食感はしなやかで柔らかく、もっちりとした口当たりが特徴です。小麦の風味は穏やかで、具材の味を引き立てる脇役に徹します。サイズはコーンより大きめの直径20〜30cmのものまであり、ブリトーやケサディーヤにも転用されます。
- 主な産地・文化圏:メキシコ北部(ソノラ、チワワ、ヌエボ・レオンなど)
- 合う具材:カチョ(牛肉)、マチャカ(乾燥牛肉の炒め物)、チーズ、濃厚なソースを使った具材
- 食べ方のポイント:フライパンやコマルで軽く焼くと、表面がほんのり香ばしくなる
どちらを選ぶべき?シーン別の選び方ガイド
「結局どちらが美味しいの?」とよく聞かれますが、正解はありません。大切なのは具材・シーン・好みとのバランスです。以下の基準を参考にしてみてください。

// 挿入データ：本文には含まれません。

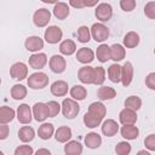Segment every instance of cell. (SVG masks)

- メキシコ料理の伝統的な風味を楽しみたいとき→ コーントルティーヤ。トウモロコシの香りが料理全体に奥行きを与えます。
- チーズや濃いソースをたっぷり使う具材のとき→ フラワートルティーヤ。破れにくく、重い具材もしっかり包めます。
- グルテンが気になる方→ コーントルティーヤ(小麦粉不使用)を選ぶと安心感があります。ただし製造環境によるので事前確認を。
- 大きめに包んで食べたいとき→ フラワートルティーヤ。サイズが大きいため、ボリューム感のある一品に仕上がります。
なお、日本でもスーパーや輸入食品店でどちらも入手できるようになりました。手作りする場合、コーントルティーヤには「マサハリナ(masa harina)」という専用のトウモロコシ粉が必要です。一般的なコーンミールとは製法が異なるため、代用はできません。
まとめ:トルティーヤ選びで、タコスの世界が広がる
コーントルティーヤはメキシコの歴史と大地の恵みを感じる風味豊かな選択肢、フラワートルティーヤは北部の食文化が育んだ柔軟で扱いやすい選択肢です。どちらが優れているということはなく、それぞれの地域文化や具材との相性があります。
メキシコを旅行する際は、ぜひ両方を食べ比べてみてください。同じ具材でもトルティーヤが変わるだけで、味わいがガラリと変化することに気づくはずです。タコス屋さん(タケリア)では「コーン?フラワー?」と聞かれることもあります。その答えを迷わず言えると、一気に旅が深まりますよ。